> PROBLEM: Recast each of the entries below as a numbered list of its lines, omitting any blank lines.

> DATASET EXTRACT:
-- Start --
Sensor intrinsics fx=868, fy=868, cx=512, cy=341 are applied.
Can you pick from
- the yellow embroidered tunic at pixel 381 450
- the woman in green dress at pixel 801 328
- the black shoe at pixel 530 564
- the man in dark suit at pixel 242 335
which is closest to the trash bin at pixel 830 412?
-- End --
> REPLY:
1. Sensor intrinsics fx=868, fy=868, cx=512, cy=341 are applied.
2. Can you pick from
3. - the yellow embroidered tunic at pixel 381 450
4. - the woman in green dress at pixel 801 328
5. - the black shoe at pixel 530 564
6. - the man in dark suit at pixel 242 335
7. which is closest to the trash bin at pixel 830 412?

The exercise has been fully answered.